Magdic is the primary teacher for the Management of Adult Episodic/Chronic Health Problems in Acute Care and the Cardiopulmonary Clinical Emphasis courses.

In addition, she lectures in advanced pathophysiology, advanced physical assessment, differential diagnosis and the role seminar to graduate nursing students. She maintains a practice as an ACNP on an inpatient cardiology service at UPMC Presbyterian.

Magdic was recognized along with 63 other regional nursing professionals at the Nov. 6 Cameos of Caring awards gala.

Pitt’s nursing school created the Cameos of Caring program in 1999 to celebrate the profession and to help alleviate the shortage of nurses.

Recently hired faculty consultant Dani Weber has been named the director of Pitt-Bradford’s new writing center. The center offers one-on-one tutoring from UPB composition professors and next semester will add peer tutors.Weber

Weber comes to Pitt-Bradford from Eastern Oregon University in LaGrande, Ore., where last year she served as visiting writing center director and taught composition, methods of tutoring writing, argumentation and technical writing.

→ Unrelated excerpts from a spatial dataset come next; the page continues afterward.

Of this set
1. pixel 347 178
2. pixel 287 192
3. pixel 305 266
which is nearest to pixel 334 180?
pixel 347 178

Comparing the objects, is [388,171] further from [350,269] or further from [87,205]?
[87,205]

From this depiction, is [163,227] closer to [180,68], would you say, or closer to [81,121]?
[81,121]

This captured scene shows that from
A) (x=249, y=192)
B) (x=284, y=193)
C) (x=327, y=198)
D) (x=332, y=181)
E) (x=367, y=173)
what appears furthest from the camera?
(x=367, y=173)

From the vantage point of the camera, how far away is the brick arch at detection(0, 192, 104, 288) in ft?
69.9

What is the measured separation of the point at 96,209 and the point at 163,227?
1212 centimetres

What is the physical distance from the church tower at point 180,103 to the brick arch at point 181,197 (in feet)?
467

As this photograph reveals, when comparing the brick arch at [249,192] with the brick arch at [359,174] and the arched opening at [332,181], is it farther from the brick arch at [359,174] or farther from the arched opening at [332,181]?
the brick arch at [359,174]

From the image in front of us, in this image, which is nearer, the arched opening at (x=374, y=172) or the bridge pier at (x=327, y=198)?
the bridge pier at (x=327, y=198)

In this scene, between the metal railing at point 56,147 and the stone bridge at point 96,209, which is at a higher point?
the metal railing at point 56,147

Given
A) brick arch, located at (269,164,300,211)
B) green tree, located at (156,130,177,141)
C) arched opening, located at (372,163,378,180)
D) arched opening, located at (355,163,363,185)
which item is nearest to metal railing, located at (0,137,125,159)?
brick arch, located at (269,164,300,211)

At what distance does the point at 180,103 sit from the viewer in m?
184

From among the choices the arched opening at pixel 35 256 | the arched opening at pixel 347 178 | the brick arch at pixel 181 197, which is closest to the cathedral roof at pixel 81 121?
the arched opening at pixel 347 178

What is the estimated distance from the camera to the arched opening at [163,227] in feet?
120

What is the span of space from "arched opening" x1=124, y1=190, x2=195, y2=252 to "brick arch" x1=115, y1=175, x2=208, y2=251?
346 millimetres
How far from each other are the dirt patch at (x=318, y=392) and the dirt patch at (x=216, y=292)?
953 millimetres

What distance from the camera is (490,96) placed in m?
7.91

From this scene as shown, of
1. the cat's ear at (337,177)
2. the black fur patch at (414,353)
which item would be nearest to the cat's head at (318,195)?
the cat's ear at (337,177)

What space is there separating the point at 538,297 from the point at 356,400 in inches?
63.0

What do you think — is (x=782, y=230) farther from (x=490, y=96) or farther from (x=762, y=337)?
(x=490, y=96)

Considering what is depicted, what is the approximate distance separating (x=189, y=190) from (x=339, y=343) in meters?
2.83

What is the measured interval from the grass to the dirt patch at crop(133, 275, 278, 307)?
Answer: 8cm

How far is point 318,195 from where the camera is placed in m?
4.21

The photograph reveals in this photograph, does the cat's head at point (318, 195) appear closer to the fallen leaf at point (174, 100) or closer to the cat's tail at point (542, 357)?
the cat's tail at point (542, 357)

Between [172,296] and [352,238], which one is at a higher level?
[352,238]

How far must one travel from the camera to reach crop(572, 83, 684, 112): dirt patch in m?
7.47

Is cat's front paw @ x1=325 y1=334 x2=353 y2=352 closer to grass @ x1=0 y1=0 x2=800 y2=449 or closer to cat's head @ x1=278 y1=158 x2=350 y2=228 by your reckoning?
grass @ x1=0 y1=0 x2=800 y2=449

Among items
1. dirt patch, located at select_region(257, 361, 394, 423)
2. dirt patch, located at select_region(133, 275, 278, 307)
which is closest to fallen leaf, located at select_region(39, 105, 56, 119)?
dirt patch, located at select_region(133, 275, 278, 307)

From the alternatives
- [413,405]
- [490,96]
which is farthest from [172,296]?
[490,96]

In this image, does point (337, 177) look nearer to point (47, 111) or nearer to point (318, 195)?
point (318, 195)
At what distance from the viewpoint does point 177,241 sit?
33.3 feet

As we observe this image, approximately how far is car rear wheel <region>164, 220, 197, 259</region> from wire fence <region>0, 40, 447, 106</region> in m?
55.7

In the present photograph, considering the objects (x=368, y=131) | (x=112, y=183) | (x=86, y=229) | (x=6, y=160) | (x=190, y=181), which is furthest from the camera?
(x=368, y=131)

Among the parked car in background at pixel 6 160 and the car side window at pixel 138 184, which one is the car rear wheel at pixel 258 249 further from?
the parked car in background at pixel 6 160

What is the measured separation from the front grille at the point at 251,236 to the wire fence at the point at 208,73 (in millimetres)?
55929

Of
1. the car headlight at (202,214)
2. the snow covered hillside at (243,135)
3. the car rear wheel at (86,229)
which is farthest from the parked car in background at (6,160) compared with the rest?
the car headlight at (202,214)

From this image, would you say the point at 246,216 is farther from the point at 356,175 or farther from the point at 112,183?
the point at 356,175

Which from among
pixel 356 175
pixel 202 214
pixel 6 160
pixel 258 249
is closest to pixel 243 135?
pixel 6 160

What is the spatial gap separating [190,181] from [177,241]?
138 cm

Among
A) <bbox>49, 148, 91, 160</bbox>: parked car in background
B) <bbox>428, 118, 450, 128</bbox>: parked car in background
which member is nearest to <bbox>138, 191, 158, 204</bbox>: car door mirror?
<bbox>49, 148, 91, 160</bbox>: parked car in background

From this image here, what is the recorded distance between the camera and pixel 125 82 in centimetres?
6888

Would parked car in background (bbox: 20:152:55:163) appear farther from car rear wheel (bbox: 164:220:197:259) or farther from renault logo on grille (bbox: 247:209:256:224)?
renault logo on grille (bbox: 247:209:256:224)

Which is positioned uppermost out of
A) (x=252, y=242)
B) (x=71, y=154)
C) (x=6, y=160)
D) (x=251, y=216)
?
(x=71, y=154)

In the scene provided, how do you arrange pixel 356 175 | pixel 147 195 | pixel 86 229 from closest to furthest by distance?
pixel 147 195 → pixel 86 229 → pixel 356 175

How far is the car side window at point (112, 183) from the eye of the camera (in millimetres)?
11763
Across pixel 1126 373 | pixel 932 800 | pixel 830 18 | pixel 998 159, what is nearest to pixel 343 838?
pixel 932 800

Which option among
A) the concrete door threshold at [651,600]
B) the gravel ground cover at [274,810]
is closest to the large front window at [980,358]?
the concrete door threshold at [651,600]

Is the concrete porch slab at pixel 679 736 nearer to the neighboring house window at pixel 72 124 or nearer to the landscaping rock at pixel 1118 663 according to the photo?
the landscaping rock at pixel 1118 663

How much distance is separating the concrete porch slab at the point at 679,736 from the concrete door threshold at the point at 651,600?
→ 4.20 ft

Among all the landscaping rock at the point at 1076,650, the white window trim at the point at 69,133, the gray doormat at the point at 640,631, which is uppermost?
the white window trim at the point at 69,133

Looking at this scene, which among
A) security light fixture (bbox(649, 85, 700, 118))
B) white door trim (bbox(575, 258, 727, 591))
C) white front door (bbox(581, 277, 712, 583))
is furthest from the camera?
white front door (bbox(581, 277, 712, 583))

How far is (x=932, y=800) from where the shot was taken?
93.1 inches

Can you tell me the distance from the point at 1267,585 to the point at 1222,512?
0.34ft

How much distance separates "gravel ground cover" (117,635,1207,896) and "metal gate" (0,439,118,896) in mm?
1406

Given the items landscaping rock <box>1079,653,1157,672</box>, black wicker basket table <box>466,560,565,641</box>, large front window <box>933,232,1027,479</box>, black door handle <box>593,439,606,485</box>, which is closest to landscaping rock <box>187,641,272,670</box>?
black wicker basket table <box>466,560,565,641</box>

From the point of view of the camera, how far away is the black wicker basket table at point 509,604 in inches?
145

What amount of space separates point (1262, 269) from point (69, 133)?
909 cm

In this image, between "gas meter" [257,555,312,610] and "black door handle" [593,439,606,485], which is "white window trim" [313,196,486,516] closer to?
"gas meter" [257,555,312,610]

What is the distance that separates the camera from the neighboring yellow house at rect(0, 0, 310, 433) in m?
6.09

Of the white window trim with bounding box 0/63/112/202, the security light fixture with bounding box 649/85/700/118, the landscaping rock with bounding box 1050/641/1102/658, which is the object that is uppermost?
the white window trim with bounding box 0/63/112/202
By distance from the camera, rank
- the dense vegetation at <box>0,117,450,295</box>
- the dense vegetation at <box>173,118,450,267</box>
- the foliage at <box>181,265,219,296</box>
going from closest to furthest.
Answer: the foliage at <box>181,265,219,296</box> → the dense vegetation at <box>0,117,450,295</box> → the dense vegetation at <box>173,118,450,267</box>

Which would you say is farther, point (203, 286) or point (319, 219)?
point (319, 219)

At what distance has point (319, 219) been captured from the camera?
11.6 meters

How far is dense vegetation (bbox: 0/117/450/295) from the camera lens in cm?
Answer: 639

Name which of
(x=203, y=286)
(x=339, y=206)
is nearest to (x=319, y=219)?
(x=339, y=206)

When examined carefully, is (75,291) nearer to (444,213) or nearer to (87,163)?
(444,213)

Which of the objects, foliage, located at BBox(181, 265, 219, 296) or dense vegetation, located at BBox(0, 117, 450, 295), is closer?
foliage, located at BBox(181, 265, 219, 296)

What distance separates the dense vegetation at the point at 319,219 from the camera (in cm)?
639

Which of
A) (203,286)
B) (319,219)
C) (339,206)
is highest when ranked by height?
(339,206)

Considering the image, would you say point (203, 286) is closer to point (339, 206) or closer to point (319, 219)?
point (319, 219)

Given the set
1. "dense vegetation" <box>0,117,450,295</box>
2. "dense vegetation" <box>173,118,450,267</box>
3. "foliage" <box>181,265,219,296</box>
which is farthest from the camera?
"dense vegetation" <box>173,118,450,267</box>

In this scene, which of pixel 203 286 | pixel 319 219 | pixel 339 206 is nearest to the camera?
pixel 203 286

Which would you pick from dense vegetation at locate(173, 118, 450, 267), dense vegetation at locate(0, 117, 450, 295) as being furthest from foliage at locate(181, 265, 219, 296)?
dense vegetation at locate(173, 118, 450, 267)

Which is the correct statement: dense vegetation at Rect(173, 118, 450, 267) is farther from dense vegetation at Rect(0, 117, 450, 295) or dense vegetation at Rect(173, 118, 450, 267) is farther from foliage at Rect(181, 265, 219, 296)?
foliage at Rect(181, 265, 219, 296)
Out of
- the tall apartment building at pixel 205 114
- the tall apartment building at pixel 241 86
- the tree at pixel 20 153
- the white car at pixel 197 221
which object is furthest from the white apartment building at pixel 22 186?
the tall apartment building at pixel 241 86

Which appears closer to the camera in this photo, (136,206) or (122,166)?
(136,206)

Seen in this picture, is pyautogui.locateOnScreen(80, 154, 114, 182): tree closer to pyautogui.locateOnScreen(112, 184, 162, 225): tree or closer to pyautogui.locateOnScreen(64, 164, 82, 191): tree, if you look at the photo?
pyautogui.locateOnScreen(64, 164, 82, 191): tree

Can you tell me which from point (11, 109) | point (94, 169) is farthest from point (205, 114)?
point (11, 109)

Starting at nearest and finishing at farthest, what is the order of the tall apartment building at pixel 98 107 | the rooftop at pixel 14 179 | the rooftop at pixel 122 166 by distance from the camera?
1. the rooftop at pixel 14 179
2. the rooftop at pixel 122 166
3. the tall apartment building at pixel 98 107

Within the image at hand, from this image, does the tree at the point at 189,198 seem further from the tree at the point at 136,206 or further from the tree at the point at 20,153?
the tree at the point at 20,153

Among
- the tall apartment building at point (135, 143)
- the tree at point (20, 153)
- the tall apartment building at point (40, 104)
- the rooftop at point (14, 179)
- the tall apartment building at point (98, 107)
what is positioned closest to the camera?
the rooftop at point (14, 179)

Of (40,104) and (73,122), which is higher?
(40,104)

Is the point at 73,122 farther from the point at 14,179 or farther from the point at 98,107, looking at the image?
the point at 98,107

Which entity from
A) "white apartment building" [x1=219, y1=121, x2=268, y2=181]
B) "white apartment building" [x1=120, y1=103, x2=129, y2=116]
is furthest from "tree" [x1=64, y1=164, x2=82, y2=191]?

Weber earned her PhD in rhetoric and composition from Ball State University. She lived in Germany for more than a decade, teaching English as a foreign language, and for many years was an member of various fiction-writing critique groups.

Betina González-Azcárate, who in 2011 earned her PhD in Hispanic languages and literatures at the University, is the recipient of the 2010-11 Eduardo Lozano Memorial Dissertation Prize.

The prize, which carries a cash award of $1,250, honors internationally renowned librarian Eduardo Lozano, who developed and directed the Latin American Collection at Hillman Library from 1967 until his death in 2006. The award is sponsored by Pitt’s Center for Latin American Studies and the Department of Hispanic Languages and Literatures.

González-Azcárate was awarded the prize for the dissertation “Plotting Slaves, Talking Animals: The Politics of Morals in Nineteenth-Century Latin American Literature.”

The Lozano Award faculty committee also awarded Juan Carlos Rodríguez-Raga an honorable mention for his dissertation titled “Strategic Prudence in the Colombian Constitutional Court, 1992-2006.”

Rodríguez-Raga earned his PhD in political science from Pitt this year.